Jakarta (2000)

May 8, 2003 • Film, Reviews

Directed by Jung Chosin

Think you’re good at figuring out movies? This one will out-smart you at every turn. Director Jung is the cat to your mouse, playing with your expectations, giving them each a good twist and standing them on their heads.

It seems like this might be a fun bank caper movie. Three separate groups of bank robbers decide to rob the same bank on the same day. Wah-wah. Lots of laughs and some cuddly robbers winning our hearts with their good-natured, reluctant-criminal ways. Right? Think again. The director takes a dive into a dark and violent world where the complicated web of crosses and double-crosses leaves you surprised and unsure of anything.

Just when you’re completely disoriented, the whole movie stops, backs up, and begins retelling itself from the beginning!
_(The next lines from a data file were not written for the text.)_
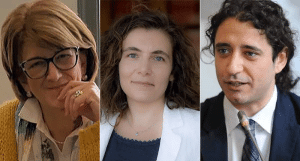 Elisabetta Barbuto, Anna Laura Orrico e Paolo Parentela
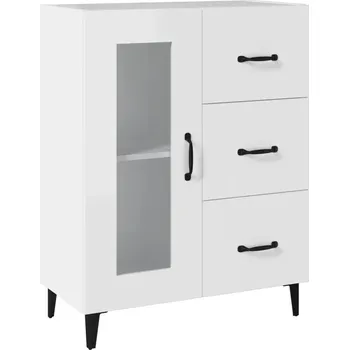 Komoda Komoda z materiálu na bázi dřeva, 3 zásuvky, 69,5x34x90 cm, bílá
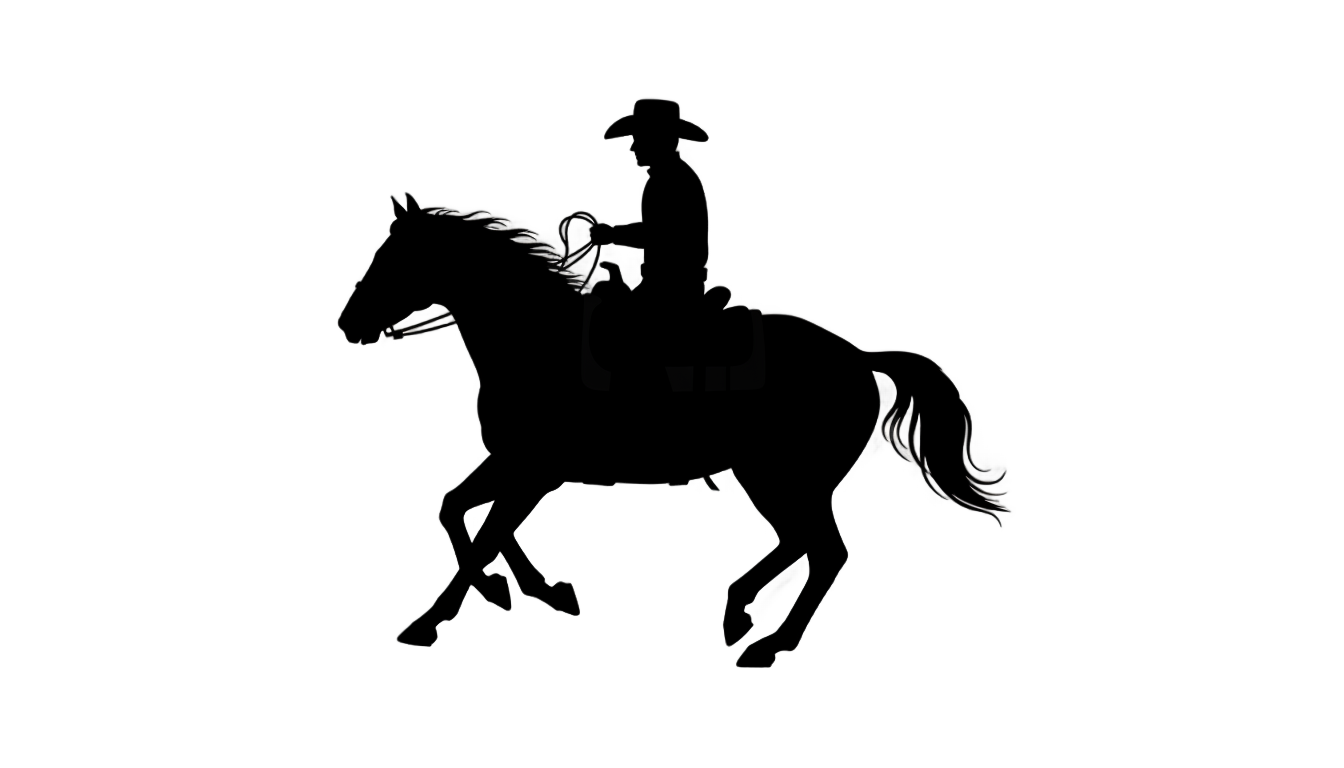 cowboy on horse silhouette png PNG transparent background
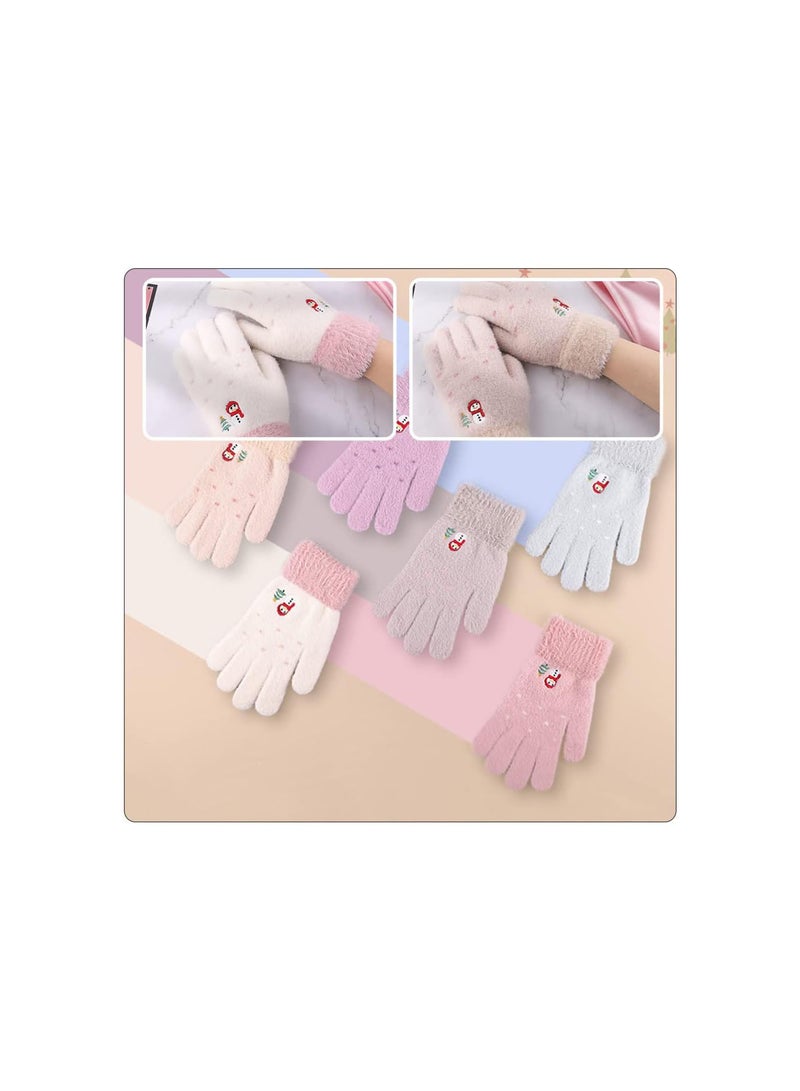 GGOOT 4 Pairs Full Finger Gloves Thicken Gloves Winter Warm Gloves Screen Touch Gloves  - Image 2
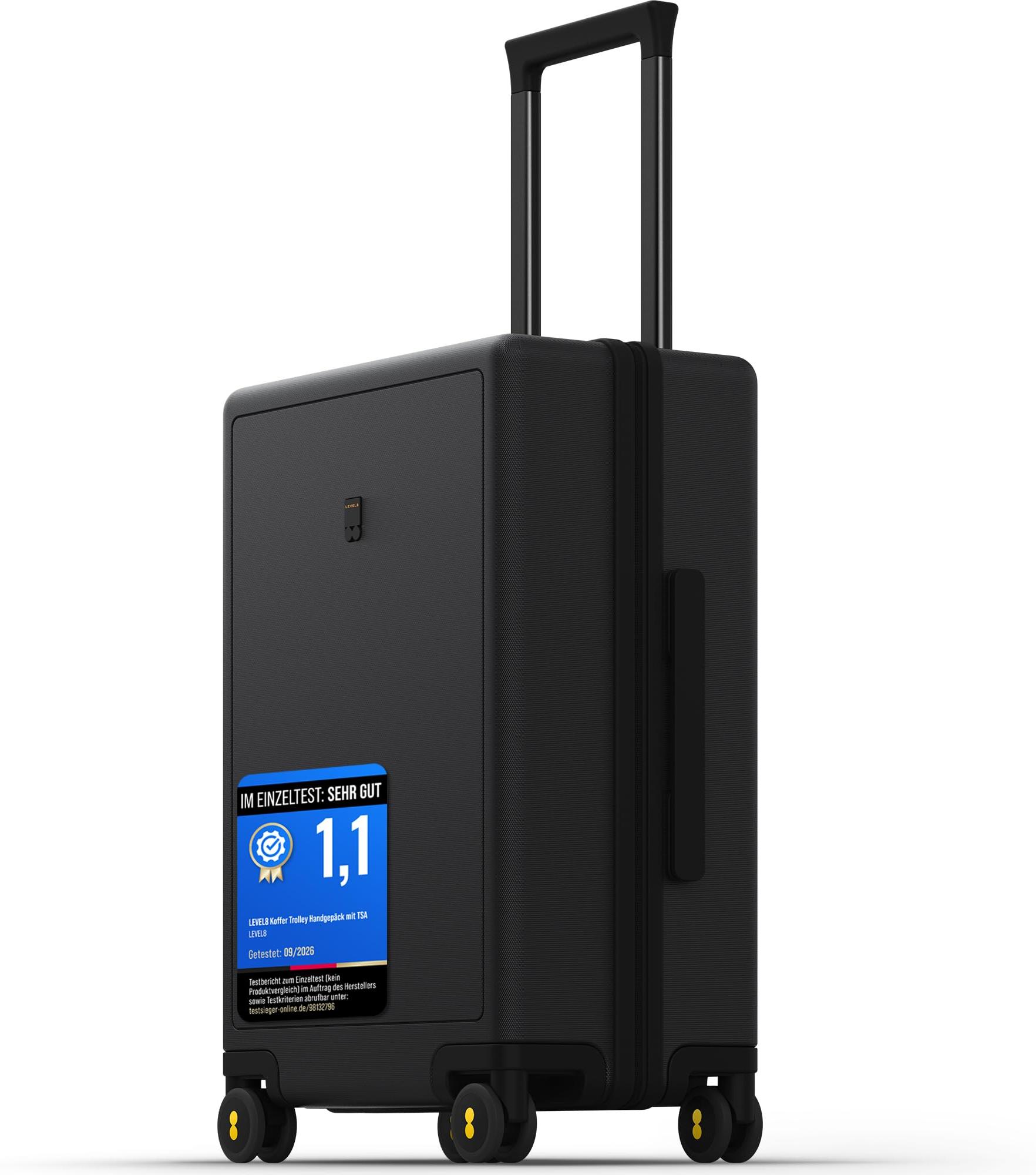 Handgepäckkoffer - 54,5 cm - Schwarz - Hartschalenkoffer, 40 Liter - TSA-Schloss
It’s here where the story shines as it begins to unravel each bank robber’s backstory. We find everyone has their own private agenda and each of their stories connects to the others in surprising ways.

This is not a profound film or work of artistic genius. It’s not a perfect film: the ending is a little too sentimental, the first act too long and grim. However it is a fun and smart film. The writer and director do a stand out job of keeping so many fractured subplots going and still have it all make sense. The joy of this movie is its ability to surprise and tweak the intelligence filmgoers weary of formulaic fare.